Introduction and Objectives
The Philippines is a low-middle income country with a wide socio-economic gap and poor primary healthcare. Climate change has shown that it is especially susceptible to its adverse effects. While there are systems, plans and policies for monitoring climate and health separately, there is still no system that links both specifically for long-term monitoring and policy making. This study aimed to assess and visualize climate and disaster health risk of 10 Philippine Provinces using a spatiotemporal approach. The specific objectives were as follows:
- To identify diseases among the top 48 (representing 80% of the burden) related to temperature, rainfall, and extreme weather events.
- To establish relationships between climate indicators and extreme weather events, and selected diseases
- To visualize average temperature and rainfall, average disease rates, and population status of each province
Methods
The study was divided into 2 phases. The first phase was a rapid review of health outcomes related to temperature, rainfall, and extreme weather events. Studies included here were not only limited to the Philippines, but in other countries with similar contexts. The second phase used a Generalized Linear Mixed Modeling to determine the climate and disease associations. Data used here were climate data from PAGASA and ERA5-Land gridded monthly data. It looked into the monthly municipal mean, minimum, and maximum data for temperature, humidity, rainfall, windspeed, and NDVI. The health outcomes used were the incidence rate and mortality rate based on the DOH-PIDSR counts and PSA deaths.
Results and Discussion
From the 48 most burdensome diseases, 11 were identified in literature as climate and disaster sensitive. These were further specified into 14 diseases, namely: dengue, unspecified diarrheal disease, acute bloody diarrhea, cholera, typhoid fever, pneumonia, bronchitis, tuberculosis, ischemic stroke, diabetes mellitus, asthma, ischemic heart disease, hypertensive heart disease, and dermatitis. Most diseases showed no clear upward or downward trend from 2009-2019. The spatial analysis showed mostly highly dense or urbanized cities were more likely to be spatial outliers or hotspots for high disease burden, even for non-infectious diseases.

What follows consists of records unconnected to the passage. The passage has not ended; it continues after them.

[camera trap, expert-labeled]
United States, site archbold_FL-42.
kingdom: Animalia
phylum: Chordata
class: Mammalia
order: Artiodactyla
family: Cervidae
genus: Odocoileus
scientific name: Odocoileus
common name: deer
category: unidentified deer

Infectious diseases also showed high incidence during the start of the rainy season, apart from cholera, which was highest during the hot season.
Recommendations and Conclusion
While some of the study results contrast with literature, this is likely due to differences in study design, methods, and granularity of exposure. Despite this, there are still significant associations found using the information available. Thus, the 14 diseases identified warrant further investigation for their associations with climate and disasters. With the impact of climate change increasing, the need for planetary health interventions is now more important than ever. The data from this study can serve as a baseline for research and eventually policies and interventions.